Het is voorts nuttig de Arubaanse motie Yrausquin/Herdé uit 2010 er nog eens bij te pakken die de weg effende voor een geschillenregeling. Het oogmerk was juridische geschillen over de interpretatie van het Statuut aan een onafhankelijk instituut te kunnen voorleggen. In de onderhandelingen is uiteindelijk met instemming van alle vier parlementen - óók die van Nederland - evenwel getracht de definitie daarvan zo ver mogelijk op te rekken. De recente brief van Plasterk lijkt een zekere opening te bieden, want daaruit spreekt de bereidheid om elk besluit van de Rijksministerraad op verzoek van een van de landen aan het geschilleninstituut voor te leggen.

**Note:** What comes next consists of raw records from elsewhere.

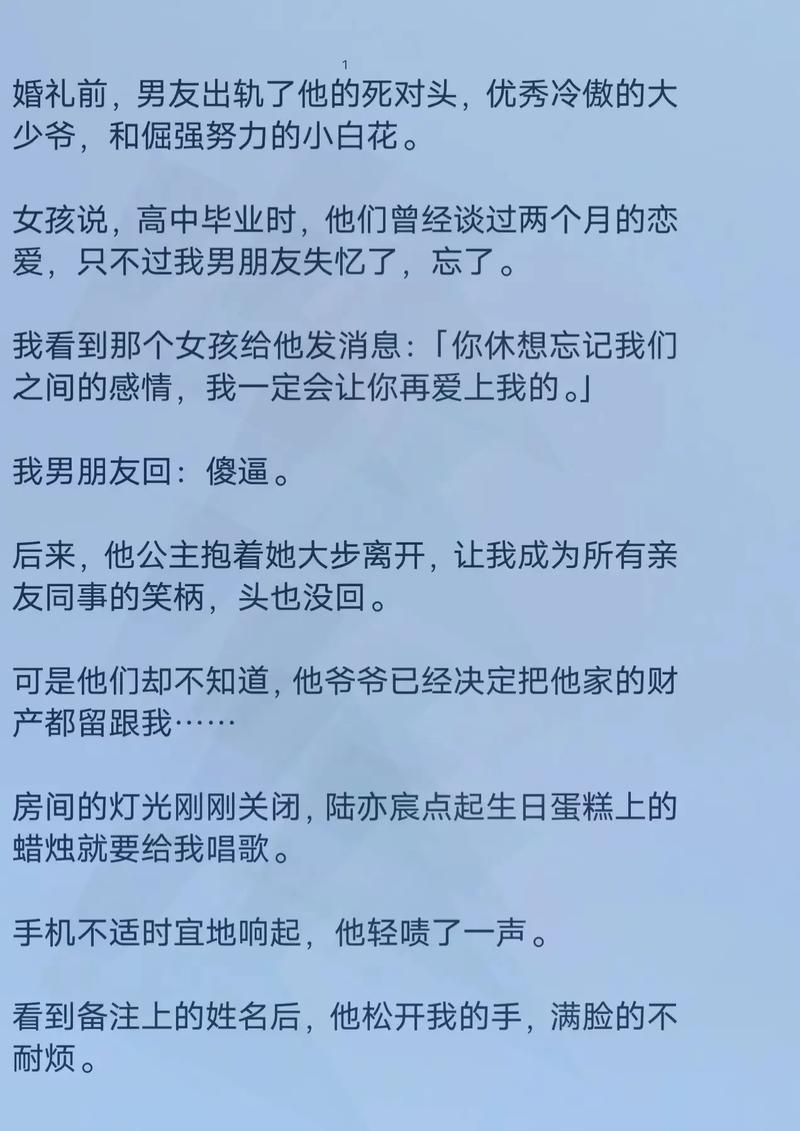 1

婚礼前，男友出轨了他的死对头，优秀冷傲的大少爷，和倔强努力的小白花。

女孩说，高中毕业时，他们曾经谈过两个月的恋爱，只不过我男朋友失忆了，忘了。

我看到那个女孩给他发消息：「你休想忘记我们之间的感情，我一定会让你再爱上我的。」

我男朋友回：傻逼。

后来，他公主抱着她大步离开，让我成为所有亲友同事的笑柄，头也没回。

可是他们却不知道，他爷爷已经决定把他家的财产都留跟我……

房间的灯光刚刚关闭，陆亦宸点起生日蛋糕上的蜡烛就要给我唱歌。

手机不适时宜地响起，他轻啧了一声。

看到备注上的姓名后，他松开我的手，满脸的不耐烦。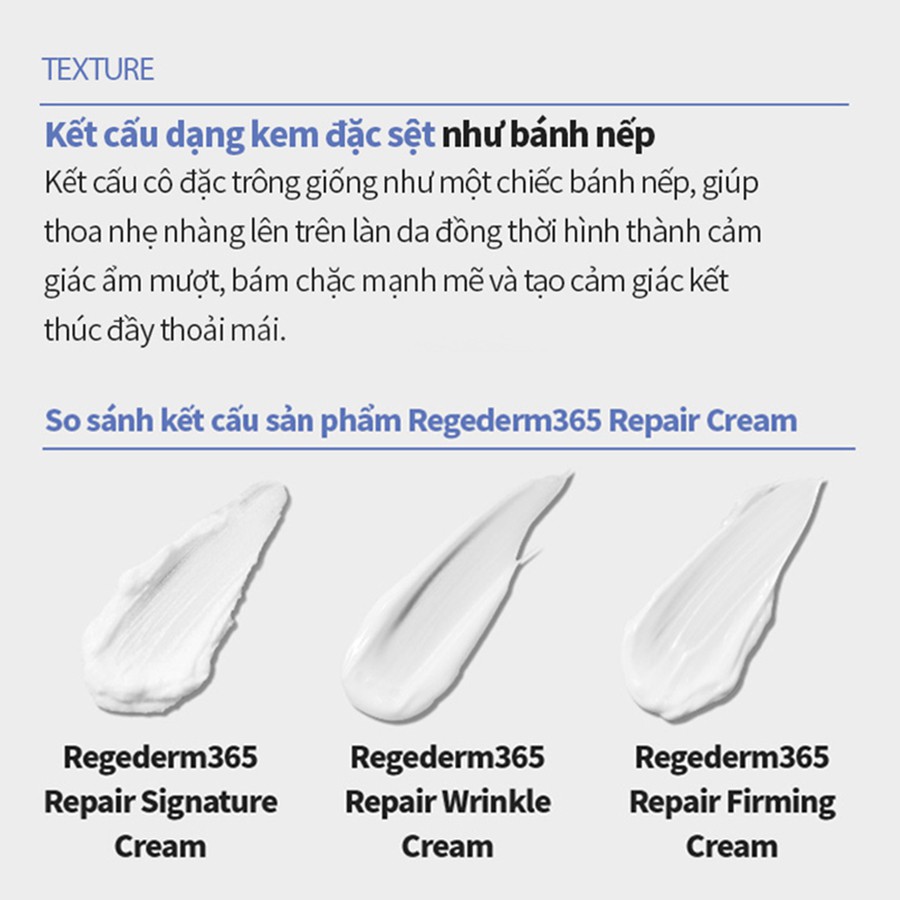 TEXTURE

Kết cấu dạng kem đặc sệt như bánh nếp

Kết cấu cô đặc trông giống như một chiếc bánh nếp, giúp thoa nhẹ nhàng lên trên làn da đồng thời hình thành cảm giác ẩm mượt, bám chặc mạnh mẽ và tạo cảm giác kết thúc đầy thoải mái.

So sánh kết cấu sản phẩm Regederm365 Repair Cream

Regederm365 Repair Signature Cream

Regederm365 Repair Wrinkle Cream

Regederm365 Repair Firming Cream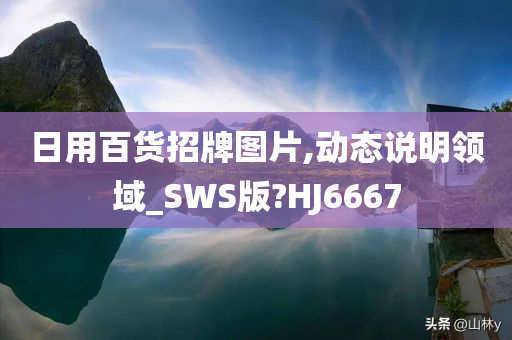 日用百货招牌图片,动态说明领域_SWS版?HJ6667

头条 @山林y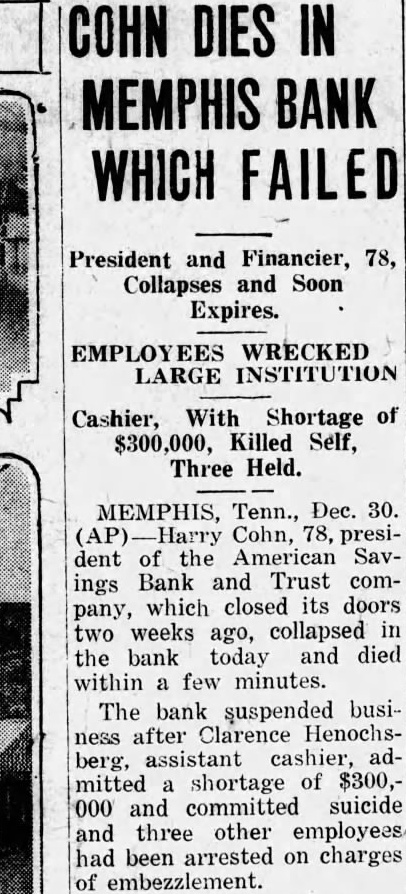 COHN DIES IN MEMPHIS BANK WHICH FAILED

President and Financier, 78, Collapses and Soon Expires.

EMPLOYEES WRECKED LARGE INSTITUTION

Cashier, With Shortage of $300,000, Killed Self, Three Held.

MEMPHIS, Tenn., Dec. 30. (AP)—Harry Cohn, 78, president of the American Savings Bank and Trust company, which closed its doors two weeks ago, collapsed in the bank today and died within a few minutes.

The bank suspended business after Clarence Henochsberg, assistant cashier, admitted a shortage of $300,000 and committed suicide and three other employees had been arrested on charges of embezzlement.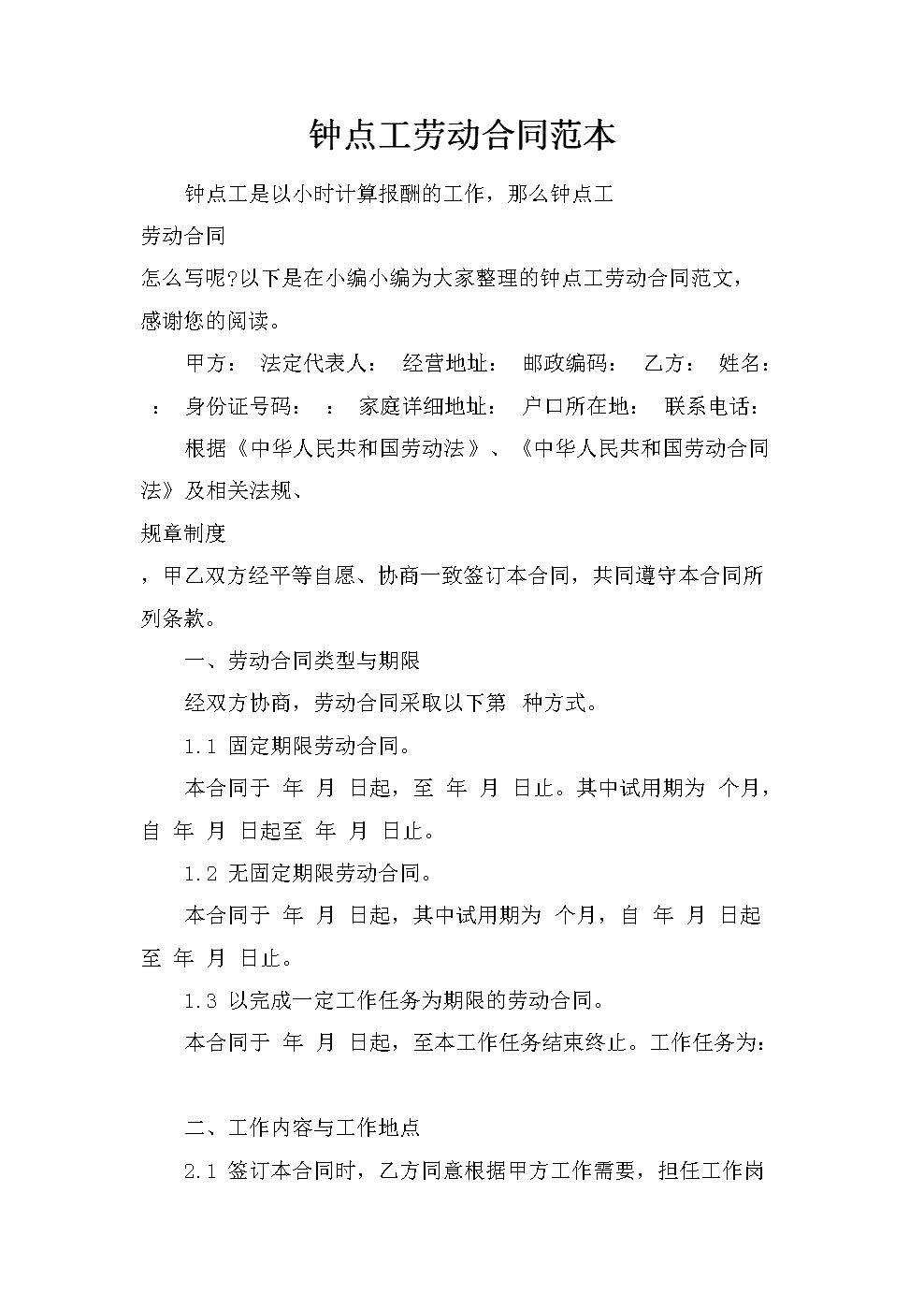 钟点工劳动合同范本

钟点工是以小时计算报酬的工作，那么钟点工

劳动合同

怎么写呢?以下是在小编小编为大家整理的钟点工劳动合同范文，感谢您的阅读。

甲方： 法定代表人： 经营地址： 邮政编码： 乙方： 姓名： ： 身份证号码： ： 家庭详细地址： 户口所在地： 联系电话：

根据《中华人民共和国劳动法》、《中华人民共和国劳动合同法》及相关法规、

规章制度

，甲乙双方经平等自愿、协商一致签订本合同，共同遵守本合同所列条款。

一、劳动合同类型与期限

经双方协商，劳动合同采取以下第 种方式。

1.1 固定期限劳动合同。

本合同于 年 月 日起，至 年 月 日止。其中试用期为 个月，自 年 月 日起至 年 月 日止。

1.2 无固定期限劳动合同。

本合同于 年 月 日起，其中试用期为 个月，自 年 月 日起至 年 月 日止。

1.3 以完成一定工作任务为期限的劳动合同。

本合同于 年 月 日起，至本工作任务结束终止。工作任务为：

二、工作内容与工作地点

2.1 签订本合同时，乙方同意根据甲方工作需要，担任工作岗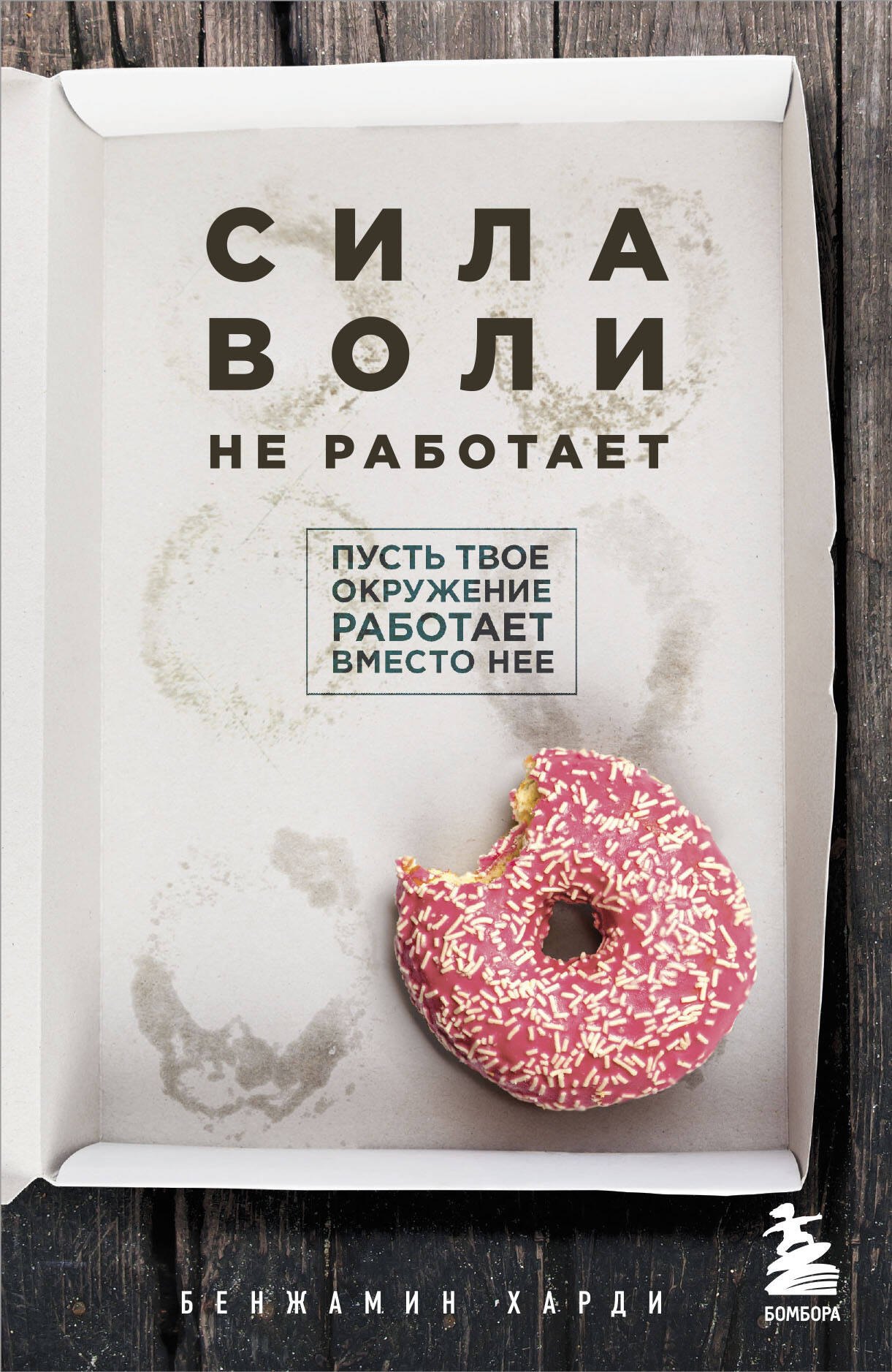 СИЛА ВОЛИ НЕ РАБОТАЕТ

ПУСТЬ ТВОЕ ОКРУЖЕНИЕ РАБОТАЕТ ВМЕСТО НЕЕ

БЕНЖАМИН ХАРДИ

БОМБОРА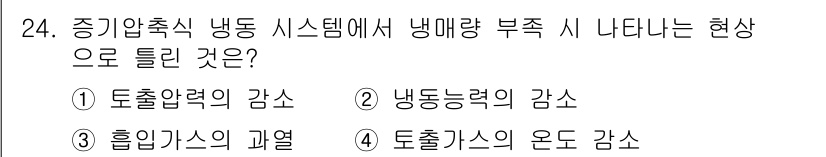 24. 증기압축식 냉동 시스템에서 냉매량 부족 시 나타나는 현상으로 틀린 것은?

① 토출압력의 감소
② 냉동능력의 감소
③ 흡입가스의 과열
④ 토출가스의 온도 감소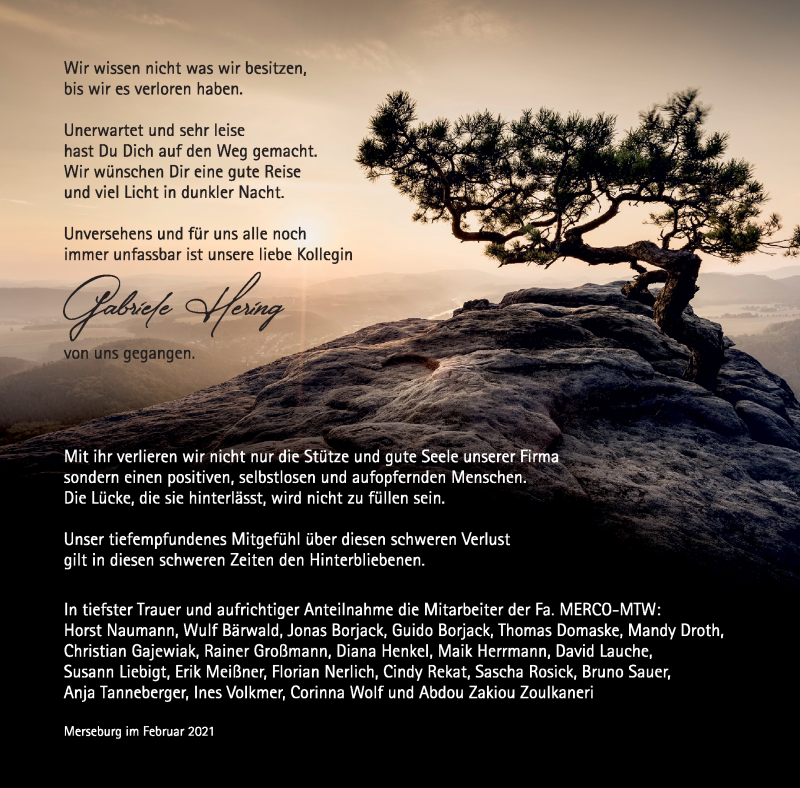 Wir wissen nicht was wir besitzen,
bis wir es verloren haben.

Unerwartet und sehr leise
hast Du Dich auf den Weg gemacht.
Wir wünschen Dir eine gute Reise
und viel Licht in dunkler Nacht.

Unversehens und für uns alle noch
immer unfassbar ist unsere liebe Kollegin

Gabriele Hering

von uns gegangen.

Mit ihr verlieren wir nicht nur die Stütze und gute Seele unserer Firma
sondern einen positiven, selbstlosen und aufopfernden Menschen.
Die Lücke, die sie hinterlässt, wird nicht zu füllen sein.

Unser tiefempfundenes Mitgefühl über diesen schweren Verlust
gilt in diesen schweren Zeiten den Hinterbliebenen.

In tiefster Trauer und aufrichtiger Anteilnahme die Mitarbeiter der Fa. MERCO-MTW:
Horst Naumann, Wulf Bärwald, Jonas Borjack, Guido Borjack, Thomas Domaske, Mandy Droth,
Christian Gajewiak, Rainer Großmann, Diana Henkel, Maik Herrmann, David Lauche,
Susann Liebigt, Erik Meißner, Florian Nerlich, Cindy Rekat, Sascha Rosick, Bruno Sauer,
Anja Tanneberger, Ines Volkmer, Corinna Wolf und Abdou Zakiou Zoulkaneri

Merseburg im Februar 2021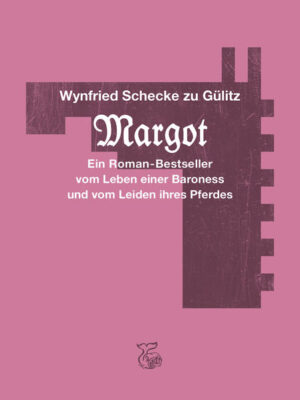 Wynfried Schecke zu Gülitz

Margot

Ein Roman-Bestseller
vom Leben einer Baroness
und vom Leiden ihres Pferdes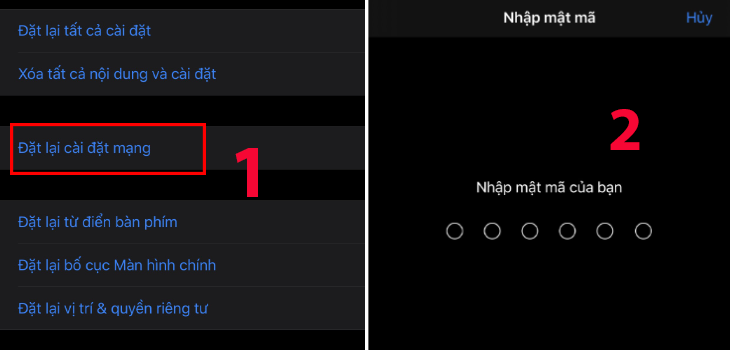 Đặt lại tất cả cài đặt

Xóa tất cả nội dung và cài đặt

Đặt lại cài đặt mạng

1

Đặt lại từ điển bàn phím

Đặt lại bố cục Màn hình chính

Đặt lại vị trí & quyền riêng tư

Nhập mật mã

Hủy

2

Nhập mật mã của bạn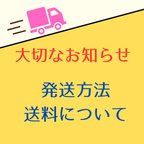 大切なお知らせ

発送方法
送料について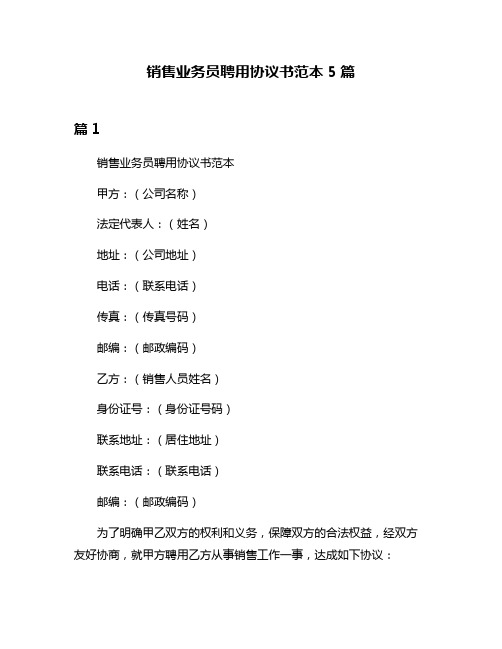 销售业务员聘用协议书范本 5 篇

篇 1

销售业务员聘用协议书范本

甲方：（公司名称）

法定代表人：（姓名）

地址：（公司地址）

电话：（联系电话）

传真：（传真号码）

邮编：（邮政编码）

乙方：（销售人员姓名）

身份证号：（身份证号码）

联系地址：（居住地址）

联系电话：（联系电话）

邮编：（邮政编码）

为了明确甲乙双方的权利和义务，保障双方的合法权益，经双方友好协商，就甲方聘用乙方从事销售工作一事，达成如下协议：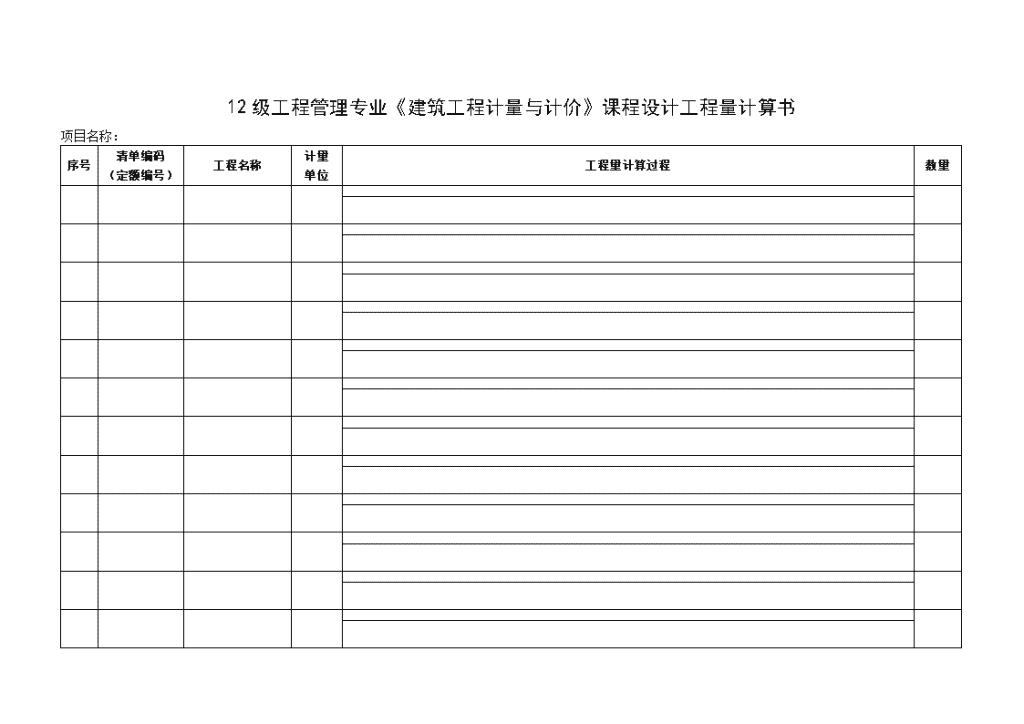 12 级工程管理专业《建筑工程计量与计价》课程设计工程量计算书

项目名称：

| 序号 | 清单编码（定额编号） | 工程名称 | 计量单位 | 工程量计算过程 | 数量 |
|---|---|---|---|---|---|
| | | | | | |
| | | | | | |
| | | | | | |
| | | | | | |
| | | | | | |
| | | | | | |
| | | | | | |
| | | | | | |
| | | | | | |
| | | | | | |
| | | | | | |
| | | | | | |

De Caribische landen kunnen daar wel eens meer aan hebben dan aan wat aanvankelijk de inzet was van de motie. Deze aanzienlijke verbreding van de reikwijdte van de regeling pleit er impliciet voor niet voor een strikt juridisch college als de Hoge Raad te kiezen, maar voor de Raad van State die meer vrijheid heeft en doorgaans ook neemt om politieke en maatschappelijke overwegingen bij de beoordeling te betrekken. Op dit punt is er reden voor de Staten in Willemstad, Oranjestad en Philipsburg hun zegeningen te tellen.
Het grootste pijnpunt is en blijft de weigering van Nederland om uitspraken als onvoorwaardelijk verbindend te accepteren. Plasterk probeert die pijn te verzachten door de belofte dat de Rijksministerraad (lees: Nederland) het oordeel van het aan te wijzen geschilleninstituut het predicaat ‘zwaarwegend’ zal toekennen, waarvan uitsluitend ‘gemotiveerd’ kan worden afgeweken. Het proces zal zich in de volle openbaarheid voltrekken met onder meer de onverkorte publicatie van alle ingebrachte stukken. Met andere woorden: mocht Nederland zo onredelijk zijn een redelijke uitspraak naast zich neer te leggen, is de hele wereld daarvan getuige.
Dat de landen dit niet ver genoeg vinden gaan, zegt iets over het diepgewortelde wantrouwen dat er (helaas) onderhuids in het Koninkrijk leeft. Juist dat is een motief om het nieuwe voorstel uit Den Haag het voordeel van de twijfel te geven. Of om een Oudhollands gezegde aan te halen: ‘Beter een half ei dan een lege dop’. En eerlijk is eerlijk: het aanbod is zelfs meer dan een half ei.
Wat alle partijen zich ook moeten realiseren, is dat de tijd opraakt. Om een Rijkswet voor de regeling van geschillen vastgesteld te krijgen, vergt al gauw een jaar. In mei 2017 zijn er Tweede Kamerverkiezingen. Vast staat dat het sentiment in politiek Den Haag - al dan niet opgejut door de PVV van Geert Wilders - jegens de Cariben er daarna niet op vooruit zal gaan en er mogelijk helemaal geen meerderheid meer te vinden zal zijn voor een geschillenregeling. Aangenomen mag worden dat PvdA’er Plasterk nu al de blaren op zijn tong heeft moeten praten om coalitiegenoot VVD mee te krijgen.
De conclusie: meer dan het op tafel liggende voorstel zit er niet in, het kan alleen maar minder of zelfs niets worden. Misschien is dat slikken voor de Caribische Statenleden die hoog hebben ingezet, maar die dienen zich dan maar te bedenken dat de geschillenregeling vooral een ding is van de politieke elite (en een beetje van de media); de bevolking heeft heel andere zorgen, die óók en vooral om de aandacht van de bestuurders schreeuwen.